Challenges we ran into

Integrating multiple moving parts with real-time simulation, Supabase writes, and agent communication was the biggest challenge. Getting the MCP server to reliably proxy Supabase queries while agents made decisions asynchronously required careful schema and connection design.

Accomplishments that we're proud of

We’re proud that Agent Exchange feels like a functioning micro-economy with autonomous entities trading in a believable market with live data and visualization. We built an entire infrastructure: backend, frontend, MCP integration, and AI agents, all within a short hackathon window.

What we learned

We learned how to orchestrate multiple AI and data systems together, real-time backends, Supabase storage, and standardized MCP interfaces. Building the MCP server taught us the power of standardized tool protocols for AI interoperability. We also gained a deeper understanding of how to simulate stochastic processes like Brownian motion and how agent-based modeling can reveal emergent market behavior. Most importantly, we realized that even simple agents can display surprisingly complex dynamics when given access to a live market and a consistent feedback loop.

What's next for Agent Exchange

Next, we plan to extend the simulation into a true multi-agent economy with richer instruments and adaptive learning.
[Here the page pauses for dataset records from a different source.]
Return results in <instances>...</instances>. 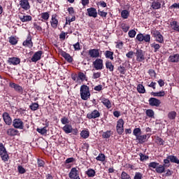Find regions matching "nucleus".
<instances>
[{
	"mask_svg": "<svg viewBox=\"0 0 179 179\" xmlns=\"http://www.w3.org/2000/svg\"><path fill=\"white\" fill-rule=\"evenodd\" d=\"M81 138H83V139H87L89 136H90V133L87 130H83L80 134Z\"/></svg>",
	"mask_w": 179,
	"mask_h": 179,
	"instance_id": "4c0bfd02",
	"label": "nucleus"
},
{
	"mask_svg": "<svg viewBox=\"0 0 179 179\" xmlns=\"http://www.w3.org/2000/svg\"><path fill=\"white\" fill-rule=\"evenodd\" d=\"M156 140L157 145H159V146L164 145V141L163 140V138L157 136Z\"/></svg>",
	"mask_w": 179,
	"mask_h": 179,
	"instance_id": "e2e57ef3",
	"label": "nucleus"
},
{
	"mask_svg": "<svg viewBox=\"0 0 179 179\" xmlns=\"http://www.w3.org/2000/svg\"><path fill=\"white\" fill-rule=\"evenodd\" d=\"M137 91L138 93L143 94V93H146V90H145V86L142 84H138L137 85Z\"/></svg>",
	"mask_w": 179,
	"mask_h": 179,
	"instance_id": "ea45409f",
	"label": "nucleus"
},
{
	"mask_svg": "<svg viewBox=\"0 0 179 179\" xmlns=\"http://www.w3.org/2000/svg\"><path fill=\"white\" fill-rule=\"evenodd\" d=\"M149 105L151 106V107H159L160 104H162V101H160L159 99L151 97L148 100Z\"/></svg>",
	"mask_w": 179,
	"mask_h": 179,
	"instance_id": "4468645a",
	"label": "nucleus"
},
{
	"mask_svg": "<svg viewBox=\"0 0 179 179\" xmlns=\"http://www.w3.org/2000/svg\"><path fill=\"white\" fill-rule=\"evenodd\" d=\"M8 62L10 65H19V64H20V58L15 57H9Z\"/></svg>",
	"mask_w": 179,
	"mask_h": 179,
	"instance_id": "5701e85b",
	"label": "nucleus"
},
{
	"mask_svg": "<svg viewBox=\"0 0 179 179\" xmlns=\"http://www.w3.org/2000/svg\"><path fill=\"white\" fill-rule=\"evenodd\" d=\"M78 78L80 80H87V77H86V74L83 72L78 73Z\"/></svg>",
	"mask_w": 179,
	"mask_h": 179,
	"instance_id": "603ef678",
	"label": "nucleus"
},
{
	"mask_svg": "<svg viewBox=\"0 0 179 179\" xmlns=\"http://www.w3.org/2000/svg\"><path fill=\"white\" fill-rule=\"evenodd\" d=\"M100 117V112L97 110H94L91 113H87V117L89 120L99 118Z\"/></svg>",
	"mask_w": 179,
	"mask_h": 179,
	"instance_id": "aec40b11",
	"label": "nucleus"
},
{
	"mask_svg": "<svg viewBox=\"0 0 179 179\" xmlns=\"http://www.w3.org/2000/svg\"><path fill=\"white\" fill-rule=\"evenodd\" d=\"M152 35L155 37V41L159 43V44H163L164 43V36L162 35L159 31L155 30L151 32Z\"/></svg>",
	"mask_w": 179,
	"mask_h": 179,
	"instance_id": "423d86ee",
	"label": "nucleus"
},
{
	"mask_svg": "<svg viewBox=\"0 0 179 179\" xmlns=\"http://www.w3.org/2000/svg\"><path fill=\"white\" fill-rule=\"evenodd\" d=\"M101 76V72L93 73L92 79H99Z\"/></svg>",
	"mask_w": 179,
	"mask_h": 179,
	"instance_id": "69168bd1",
	"label": "nucleus"
},
{
	"mask_svg": "<svg viewBox=\"0 0 179 179\" xmlns=\"http://www.w3.org/2000/svg\"><path fill=\"white\" fill-rule=\"evenodd\" d=\"M121 179H132L131 176L125 171H122L121 173Z\"/></svg>",
	"mask_w": 179,
	"mask_h": 179,
	"instance_id": "5fc2aeb1",
	"label": "nucleus"
},
{
	"mask_svg": "<svg viewBox=\"0 0 179 179\" xmlns=\"http://www.w3.org/2000/svg\"><path fill=\"white\" fill-rule=\"evenodd\" d=\"M136 38L140 43H142V41H144L145 43H150V34H138Z\"/></svg>",
	"mask_w": 179,
	"mask_h": 179,
	"instance_id": "6e6552de",
	"label": "nucleus"
},
{
	"mask_svg": "<svg viewBox=\"0 0 179 179\" xmlns=\"http://www.w3.org/2000/svg\"><path fill=\"white\" fill-rule=\"evenodd\" d=\"M117 71L121 75H125V67L124 66H120L117 68Z\"/></svg>",
	"mask_w": 179,
	"mask_h": 179,
	"instance_id": "680f3d73",
	"label": "nucleus"
},
{
	"mask_svg": "<svg viewBox=\"0 0 179 179\" xmlns=\"http://www.w3.org/2000/svg\"><path fill=\"white\" fill-rule=\"evenodd\" d=\"M61 55L62 57H63V58H64V59H66V61H67V62H69V64L73 62V58H72V57L71 56V55H69V53H67L65 51H62L61 52Z\"/></svg>",
	"mask_w": 179,
	"mask_h": 179,
	"instance_id": "412c9836",
	"label": "nucleus"
},
{
	"mask_svg": "<svg viewBox=\"0 0 179 179\" xmlns=\"http://www.w3.org/2000/svg\"><path fill=\"white\" fill-rule=\"evenodd\" d=\"M121 29L124 31V33H128V31L129 30V25H128L125 23H122Z\"/></svg>",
We’ll add reinforcement-learning-driven agents, integrate more realistic news/event data streams, and open APIs for external developers to deploy their own trading bots. On the infrastructure side, we’ll refine the MCP layer for interoperability and explore compliance-safe ways to bridge this simulated environment with real market APIs. Our goal is to evolve Agent Exchange into a foundation/infrastructure for AI-native finance, a place where autonomous systems can safely learn, test, and eventually transact.